===== THE RECORDS

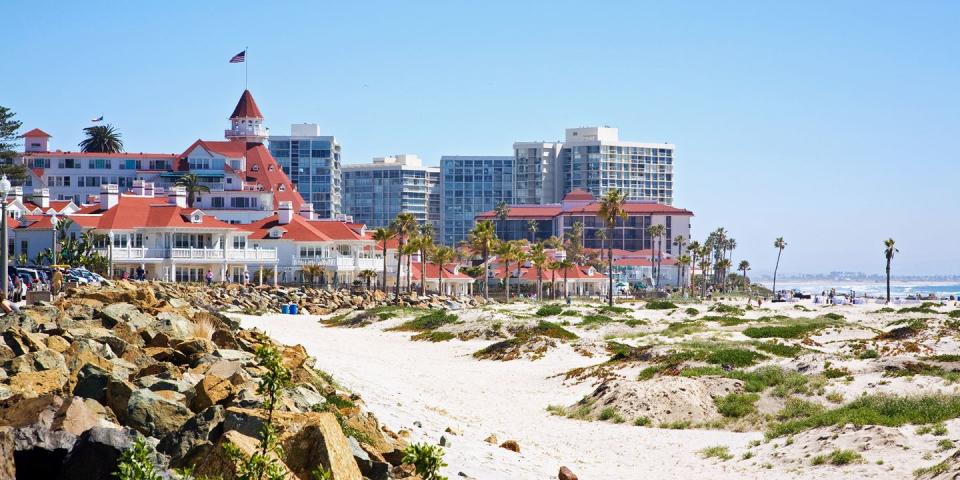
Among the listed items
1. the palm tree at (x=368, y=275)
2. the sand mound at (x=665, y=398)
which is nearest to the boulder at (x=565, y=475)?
the sand mound at (x=665, y=398)

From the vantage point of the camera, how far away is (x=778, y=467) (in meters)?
22.5

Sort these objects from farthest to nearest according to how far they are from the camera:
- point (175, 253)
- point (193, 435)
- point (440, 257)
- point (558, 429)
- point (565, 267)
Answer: point (565, 267)
point (440, 257)
point (175, 253)
point (558, 429)
point (193, 435)

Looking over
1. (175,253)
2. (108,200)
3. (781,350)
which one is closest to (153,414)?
(781,350)

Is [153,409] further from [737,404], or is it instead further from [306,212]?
[306,212]

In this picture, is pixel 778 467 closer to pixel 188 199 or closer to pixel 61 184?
pixel 188 199

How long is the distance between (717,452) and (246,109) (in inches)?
5071

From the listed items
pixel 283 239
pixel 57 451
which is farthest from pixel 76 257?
pixel 57 451

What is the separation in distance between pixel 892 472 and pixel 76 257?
221 feet

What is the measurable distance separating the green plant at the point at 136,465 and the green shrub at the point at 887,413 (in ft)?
51.6

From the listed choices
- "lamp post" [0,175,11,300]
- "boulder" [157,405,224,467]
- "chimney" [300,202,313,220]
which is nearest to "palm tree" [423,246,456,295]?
"chimney" [300,202,313,220]

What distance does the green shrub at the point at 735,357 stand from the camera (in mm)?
33847

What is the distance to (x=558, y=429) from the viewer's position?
27938 mm

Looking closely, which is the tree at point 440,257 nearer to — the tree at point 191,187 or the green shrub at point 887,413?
the tree at point 191,187

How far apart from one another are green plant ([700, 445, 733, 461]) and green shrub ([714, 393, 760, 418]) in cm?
342
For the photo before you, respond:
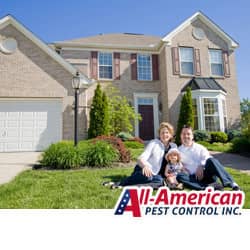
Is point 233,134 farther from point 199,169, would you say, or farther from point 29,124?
point 29,124

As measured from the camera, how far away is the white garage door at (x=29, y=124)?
33.5 ft

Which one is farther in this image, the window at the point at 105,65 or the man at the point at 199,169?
the window at the point at 105,65

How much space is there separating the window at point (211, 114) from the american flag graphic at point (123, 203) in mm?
10487

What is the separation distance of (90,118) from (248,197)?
846 centimetres

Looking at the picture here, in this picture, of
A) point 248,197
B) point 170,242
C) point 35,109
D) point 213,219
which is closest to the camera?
point 170,242

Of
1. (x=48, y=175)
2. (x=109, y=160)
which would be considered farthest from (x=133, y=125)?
(x=48, y=175)

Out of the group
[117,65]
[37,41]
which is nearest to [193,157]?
[37,41]

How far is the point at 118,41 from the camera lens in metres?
15.3

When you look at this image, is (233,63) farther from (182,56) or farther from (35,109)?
(35,109)

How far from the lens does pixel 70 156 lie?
602cm

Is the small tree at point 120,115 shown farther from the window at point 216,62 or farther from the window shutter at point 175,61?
the window at point 216,62

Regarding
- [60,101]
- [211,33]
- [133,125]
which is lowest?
[133,125]

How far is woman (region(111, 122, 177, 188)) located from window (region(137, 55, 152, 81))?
35.4 feet

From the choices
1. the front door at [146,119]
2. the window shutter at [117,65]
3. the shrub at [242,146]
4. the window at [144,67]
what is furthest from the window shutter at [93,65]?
the shrub at [242,146]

==========

* **SHORT EXERCISE**:
Reproduce the whole listing above word for word, leaving out the pictures.

* **OUTPUT OF THE TASK**:
Among the listed items
1. the palm tree at (x=368, y=275)
2. the sand mound at (x=665, y=398)
which is nearest to the boulder at (x=565, y=475)?
the sand mound at (x=665, y=398)

From the vantage point of the camera, how far away is (x=778, y=467) (in meters)?
22.5

Sort these objects from farthest to nearest according to how far they are from the camera:
- point (175, 253)
- point (193, 435)
- point (440, 257)
- point (558, 429)
- point (565, 267)
Answer: point (565, 267)
point (440, 257)
point (175, 253)
point (558, 429)
point (193, 435)

Looking over
1. (175,253)
2. (108,200)
3. (781,350)
which one is closest to (153,414)?
(781,350)

Is [153,409] further from [737,404], or is it instead further from [306,212]?
[306,212]

In this picture, is pixel 778 467 closer to pixel 188 199 or closer to pixel 61 184?
pixel 188 199

How long is the distance between (717,452) and (246,109) (in inches)?
5071

From the listed items
pixel 283 239
pixel 57 451
which is farthest from pixel 76 257?
pixel 57 451

What is the separation in distance between pixel 892 472 and pixel 76 257?
221 feet

What is the measurable distance separating the green plant at the point at 136,465 and the green shrub at the point at 887,413 (in ft)?
51.6

From the listed choices
- "lamp post" [0,175,11,300]
- "boulder" [157,405,224,467]
- "chimney" [300,202,313,220]
which is nearest to "palm tree" [423,246,456,295]?
"chimney" [300,202,313,220]

What distance does the green shrub at the point at 735,357 stand from the camera (in mm)?
33847

What is the distance to (x=558, y=429) from the viewer's position?
27938 mm

Looking closely, which is the tree at point 440,257 nearer to — the tree at point 191,187 or the green shrub at point 887,413?
the tree at point 191,187

How far apart from one another are green plant ([700, 445, 733, 461]) and green shrub ([714, 393, 760, 418]) in cm?
342
For the photo before you, respond:
Is point 233,134 farther from point 199,169, would you say, or farther from point 29,124?
point 29,124

As measured from the camera, how far away is the white garage door at (x=29, y=124)?
33.5 ft

Which one is farther in this image, the window at the point at 105,65 or the man at the point at 199,169?
the window at the point at 105,65

How much space is there separating the window at point (211, 114) from the american flag graphic at point (123, 203) in mm?
10487

What is the separation distance of (90,118) from (248,197)?
846 centimetres

Looking at the picture here, in this picture, of
A) point 248,197
B) point 170,242
C) point 35,109
D) point 213,219
which is closest to the camera?
point 170,242

Of
1. (x=48, y=175)
2. (x=109, y=160)
which would be considered farthest from (x=133, y=125)?
(x=48, y=175)

Out of the group
[117,65]
[37,41]
which is nearest to [193,157]?
[37,41]

How far is the point at 118,41 from the camera lens in metres?
15.3

When you look at this image, is (233,63) farther from (182,56) or farther from (35,109)?
(35,109)

How far from the lens does pixel 70 156 lie?
602cm

Is the small tree at point 120,115 shown farther from the window at point 216,62 or farther from the window shutter at point 175,61?
the window at point 216,62

Regarding
- [60,101]
- [211,33]
- [133,125]
which is lowest?
[133,125]

How far is woman (region(111, 122, 177, 188)) located from window (region(137, 55, 152, 81))?
35.4 feet

From the choices
1. the front door at [146,119]
2. the window shutter at [117,65]
3. the shrub at [242,146]
4. the window at [144,67]
what is furthest from the window shutter at [93,65]?
the shrub at [242,146]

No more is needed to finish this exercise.